One way to combat this difficulty with hearing loss and learning disabilities is with a hearing aid or cochlear implant since it will allow for them to combat any auditory issues with their learning disability, but may not be effective if their disability is caused by other factors such as visual components.

=== Other health impairments (OHI) ===

==== Attention deficit hyperactivity disorder ====
The general population of children with attention deficit hyperactivity disorder (ADHD) is estimated to be 7.2 percent, however the prevalence of deaf children ranges from 3.5 to 38.7 percent. Some researchers have speculated the inattention, impulsivity, and hyperactivity associated with ADHD in deaf children could just be an adaptive strategy to access information in auditory based environment.

== Language ==
Deaf plus individuals utilize a variety of language options such as spoken language, signed language, and Augmentative and Alternative Communication (AAC). Deaf plus individuals may also utilize nonsymbolic expression such as facial expressions, gestures, and body movements.

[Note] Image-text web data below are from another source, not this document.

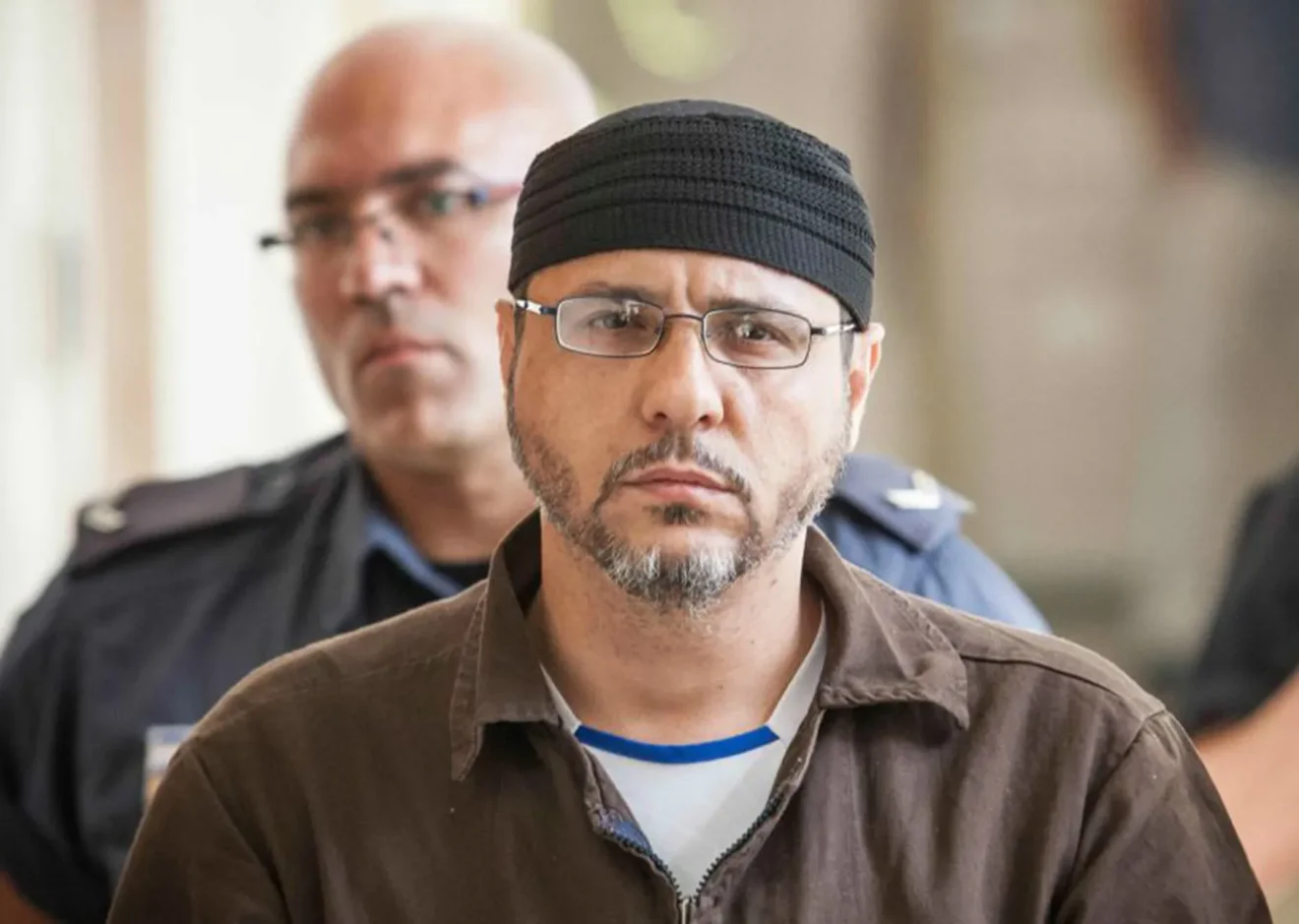 Family of Palestinian prisoner Abdullah Barghouthi reveals signs of torture in Israeli prisons Family of Palestinian prisoner Abdullah Barghouthi reveals signs of torture in Israeli prisons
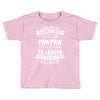 Super Cool Pawpaw Of A Freaking Awesome Grandson Toddler T-shirt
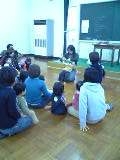 おかあさんといっしょ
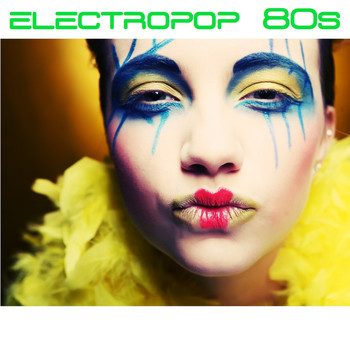 Various - Electropop 80s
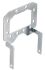 Griffblech 16B Metall 09000165603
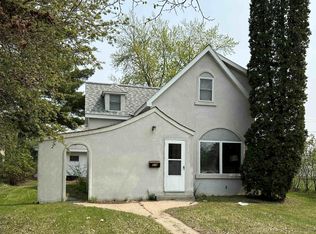 504 Park Ave S, Park Rapids, MN 56470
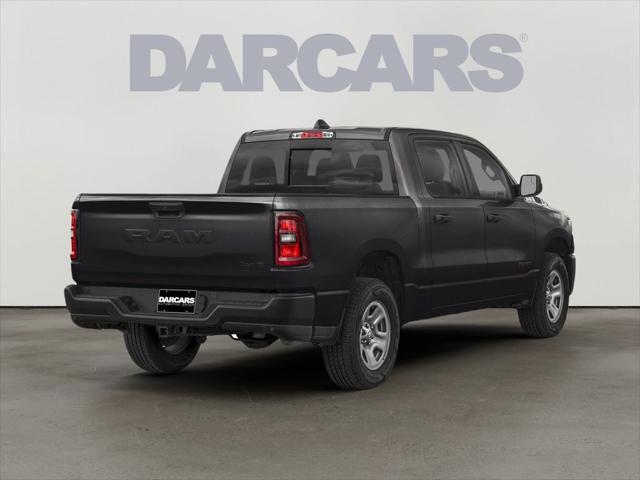 2027 RAM Ram 1500 RAM 1500 EXPRESS CREW CAB 4X4 57 BOX 2027 RAM Ram 1500 RAM 1500 EXPRESS CREW CAB 4X4 57 BOX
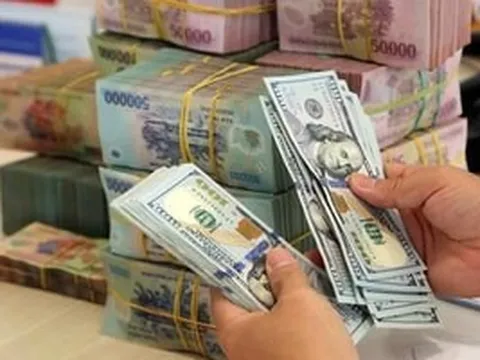 Tỷ giá USD hôm nay 14/5: USD giữ đà tăng trước căng thẳng địa chính trị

According to ongoing tracking in metro Atlanta, the most common developmental disability to co-occur with hearing loss is intellectual disability (23%), followed by cerebral palsy (10%), autism spectrum disorder (7%), and/or vision impairment  (5%).  Hearing loss may also be related to a number of syndromes. A study from Gallaudet research Institute from 1999 to 2012 has shown Deaf schools across states had 40–50 percent of students with additional disabilities.

In 2015, 264 teachers of Deaf students reported they did not receive disability specific training for attention deficit hyperactivity disorder/attention deficit disorder (35%), autism spectrum disorder (73%), emotional behavior disorder (58%), intellectual disability (51%), learning disability (37%), and visual impairment (61%).